The curse of winter finally has me in its grasp.
Winter you foul beast. You have found me at last. Tracked me down and sprayed me with your poisonous spore. I shake my fist at you winter, and If I had a cat I would throw that at you to.
I’m ready for the cold bra of winter to be pulled back to reveal the ample warm bosom of summer. And then i want summer to grab my head and, like your year nine English teacher when she initiated your first love affair, pull my face into her blossoming cleavage. I’m ready for a sixties style orgy of sunshine. Bring a friend and a hobbit-like sex slave.
The last thing I want is for you to think that I’m a whinger, normally I’m quite fond of the cooler weather and the heart warming food that goes with it. But… It’s effing cold. Really cold. I am walking around with permenantly erect nipples at the moment.

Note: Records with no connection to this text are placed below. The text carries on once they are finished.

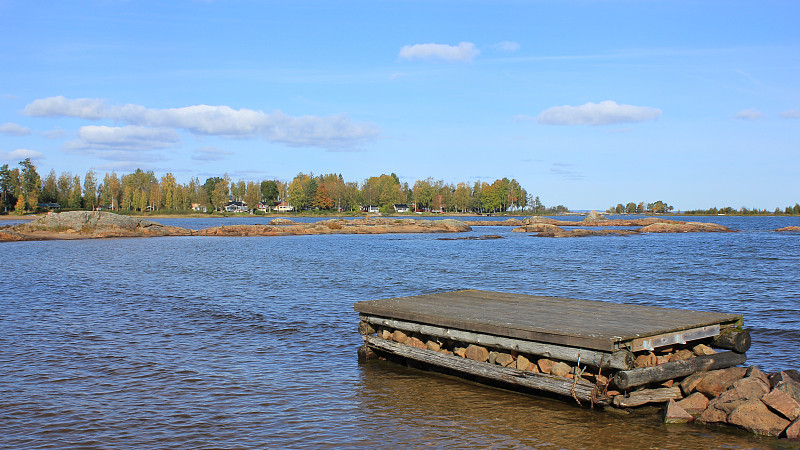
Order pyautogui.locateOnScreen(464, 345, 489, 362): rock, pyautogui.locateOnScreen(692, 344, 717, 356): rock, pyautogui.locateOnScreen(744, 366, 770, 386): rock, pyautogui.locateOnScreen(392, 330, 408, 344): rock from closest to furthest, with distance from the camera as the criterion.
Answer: pyautogui.locateOnScreen(744, 366, 770, 386): rock, pyautogui.locateOnScreen(692, 344, 717, 356): rock, pyautogui.locateOnScreen(464, 345, 489, 362): rock, pyautogui.locateOnScreen(392, 330, 408, 344): rock

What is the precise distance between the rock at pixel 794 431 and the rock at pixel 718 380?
3.71 feet

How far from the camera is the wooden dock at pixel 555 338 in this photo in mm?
8719

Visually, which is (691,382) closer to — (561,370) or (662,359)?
(662,359)

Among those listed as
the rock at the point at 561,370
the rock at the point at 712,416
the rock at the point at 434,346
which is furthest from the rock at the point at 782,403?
the rock at the point at 434,346

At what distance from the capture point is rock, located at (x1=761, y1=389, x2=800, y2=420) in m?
7.91

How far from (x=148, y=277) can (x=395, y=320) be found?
2036cm

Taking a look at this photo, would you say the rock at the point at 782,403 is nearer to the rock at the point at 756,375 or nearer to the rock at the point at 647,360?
the rock at the point at 756,375

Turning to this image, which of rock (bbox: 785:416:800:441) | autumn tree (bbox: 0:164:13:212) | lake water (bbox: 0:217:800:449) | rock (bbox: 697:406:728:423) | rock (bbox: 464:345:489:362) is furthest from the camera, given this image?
autumn tree (bbox: 0:164:13:212)

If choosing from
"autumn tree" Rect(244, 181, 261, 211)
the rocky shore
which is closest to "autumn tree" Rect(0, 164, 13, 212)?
"autumn tree" Rect(244, 181, 261, 211)

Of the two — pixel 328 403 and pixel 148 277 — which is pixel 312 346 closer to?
pixel 328 403

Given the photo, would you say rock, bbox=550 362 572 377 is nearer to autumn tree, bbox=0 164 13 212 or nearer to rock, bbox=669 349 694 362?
rock, bbox=669 349 694 362

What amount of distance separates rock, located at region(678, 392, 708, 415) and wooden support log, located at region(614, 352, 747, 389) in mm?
372

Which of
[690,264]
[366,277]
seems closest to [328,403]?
[366,277]

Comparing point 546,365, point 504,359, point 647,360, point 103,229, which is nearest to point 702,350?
point 647,360
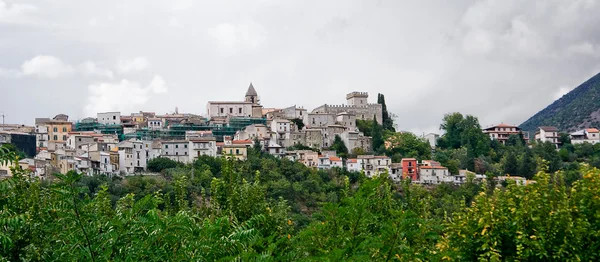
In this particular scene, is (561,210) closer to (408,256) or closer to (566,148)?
(408,256)

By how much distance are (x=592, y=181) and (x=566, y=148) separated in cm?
5699

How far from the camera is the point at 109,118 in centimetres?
6262

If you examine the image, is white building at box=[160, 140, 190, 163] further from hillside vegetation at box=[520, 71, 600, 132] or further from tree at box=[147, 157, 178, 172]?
hillside vegetation at box=[520, 71, 600, 132]

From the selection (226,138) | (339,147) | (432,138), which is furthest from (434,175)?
(226,138)

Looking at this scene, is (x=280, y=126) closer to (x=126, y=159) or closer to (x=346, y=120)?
(x=346, y=120)

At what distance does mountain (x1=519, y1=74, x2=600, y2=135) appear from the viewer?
87.1 meters

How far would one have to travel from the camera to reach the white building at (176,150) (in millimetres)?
51938

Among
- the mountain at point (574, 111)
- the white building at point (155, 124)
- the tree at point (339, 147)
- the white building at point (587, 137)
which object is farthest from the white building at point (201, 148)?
the mountain at point (574, 111)

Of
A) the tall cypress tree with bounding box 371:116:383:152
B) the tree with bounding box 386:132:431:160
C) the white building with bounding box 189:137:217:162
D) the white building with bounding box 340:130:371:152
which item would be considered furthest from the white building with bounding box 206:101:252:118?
the tree with bounding box 386:132:431:160

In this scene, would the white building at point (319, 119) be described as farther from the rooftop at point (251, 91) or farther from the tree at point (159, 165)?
the tree at point (159, 165)

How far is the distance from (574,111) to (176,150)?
201ft

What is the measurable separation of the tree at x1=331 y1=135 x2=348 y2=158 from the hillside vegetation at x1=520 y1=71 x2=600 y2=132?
3981cm

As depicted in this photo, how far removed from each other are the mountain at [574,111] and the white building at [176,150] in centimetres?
5448

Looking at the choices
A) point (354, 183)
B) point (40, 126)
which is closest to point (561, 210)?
point (354, 183)
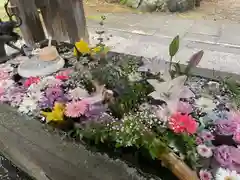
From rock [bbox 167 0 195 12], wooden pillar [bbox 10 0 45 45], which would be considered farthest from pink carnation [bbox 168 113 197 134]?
rock [bbox 167 0 195 12]

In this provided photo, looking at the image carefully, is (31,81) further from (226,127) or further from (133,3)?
(133,3)

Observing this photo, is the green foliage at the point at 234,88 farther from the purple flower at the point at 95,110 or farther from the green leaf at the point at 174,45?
the purple flower at the point at 95,110

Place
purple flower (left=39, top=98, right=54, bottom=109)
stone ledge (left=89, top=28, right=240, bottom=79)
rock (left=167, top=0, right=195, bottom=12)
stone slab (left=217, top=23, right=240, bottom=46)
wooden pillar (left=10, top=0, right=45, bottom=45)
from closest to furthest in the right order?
purple flower (left=39, top=98, right=54, bottom=109), wooden pillar (left=10, top=0, right=45, bottom=45), stone ledge (left=89, top=28, right=240, bottom=79), stone slab (left=217, top=23, right=240, bottom=46), rock (left=167, top=0, right=195, bottom=12)

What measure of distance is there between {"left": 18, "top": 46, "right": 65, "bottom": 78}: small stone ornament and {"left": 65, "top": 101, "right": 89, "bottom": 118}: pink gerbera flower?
365 millimetres

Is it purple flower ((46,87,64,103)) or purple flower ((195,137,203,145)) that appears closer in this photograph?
purple flower ((195,137,203,145))

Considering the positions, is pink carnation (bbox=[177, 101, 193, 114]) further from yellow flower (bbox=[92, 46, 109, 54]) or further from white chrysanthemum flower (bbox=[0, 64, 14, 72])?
white chrysanthemum flower (bbox=[0, 64, 14, 72])

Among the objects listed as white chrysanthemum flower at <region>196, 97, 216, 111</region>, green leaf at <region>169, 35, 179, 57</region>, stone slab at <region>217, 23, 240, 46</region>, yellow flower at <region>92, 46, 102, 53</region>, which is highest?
green leaf at <region>169, 35, 179, 57</region>

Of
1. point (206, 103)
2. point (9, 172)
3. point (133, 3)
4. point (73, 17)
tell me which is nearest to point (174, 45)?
point (206, 103)

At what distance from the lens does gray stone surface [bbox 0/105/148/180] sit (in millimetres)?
729

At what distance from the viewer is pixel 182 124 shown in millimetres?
730

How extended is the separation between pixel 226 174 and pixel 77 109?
1.50ft

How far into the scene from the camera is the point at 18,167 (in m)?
0.94

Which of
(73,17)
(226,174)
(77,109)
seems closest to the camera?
(226,174)

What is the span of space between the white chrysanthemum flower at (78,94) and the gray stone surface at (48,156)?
0.46ft
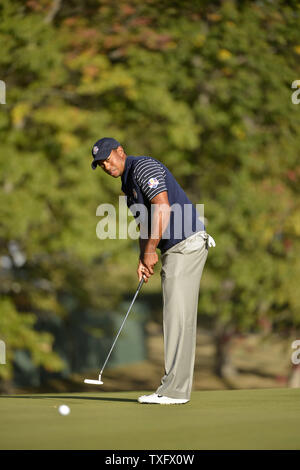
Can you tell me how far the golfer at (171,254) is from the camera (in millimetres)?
5445

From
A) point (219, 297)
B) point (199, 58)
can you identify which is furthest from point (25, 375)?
point (199, 58)

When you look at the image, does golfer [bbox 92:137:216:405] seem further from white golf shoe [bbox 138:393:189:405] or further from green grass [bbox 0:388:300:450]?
green grass [bbox 0:388:300:450]

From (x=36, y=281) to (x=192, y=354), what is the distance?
30.2ft

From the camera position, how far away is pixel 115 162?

I may be sick but at least my “winter fatty body deposits” are in a constant state of rock hard six-packness. Well, maybe not so much a six pack as a damp newspaper that’s been frozen and shoved under my shirt. But I’ll take it either way. And by that I don’t actually mean I’ll take it either way. Filthy mcfilthy filth filth.
“I am graemes cold hard nipples,” said my nipples
Soon enough I’ll be complaining about the horrible summer heat.
I feel like punching myself. But instead I will try and convince Jen to make me some soup.
“Hey Jennee. Looking really good today babe…”
Jennee’s chicken and dumpling soup*
1 FR chicken (FR = free-range, or maybe farkin ret… something… if you still don’t get it)
2 brown onions
3 cloves garlic
1 celery stalk
I cob of corn
Thyme. Oregano. Parsley. Paprika (yep. Jen is crazy)
Parsley dumplings made from parsley, flour and other things dumplings are made from
*well that’s what I could see from the couch anyway. And I didn’t want to ask too many questions because then Jennee thinks I’m telling her how to cook and sometimes she gets a little upset at me for that. I feel better already.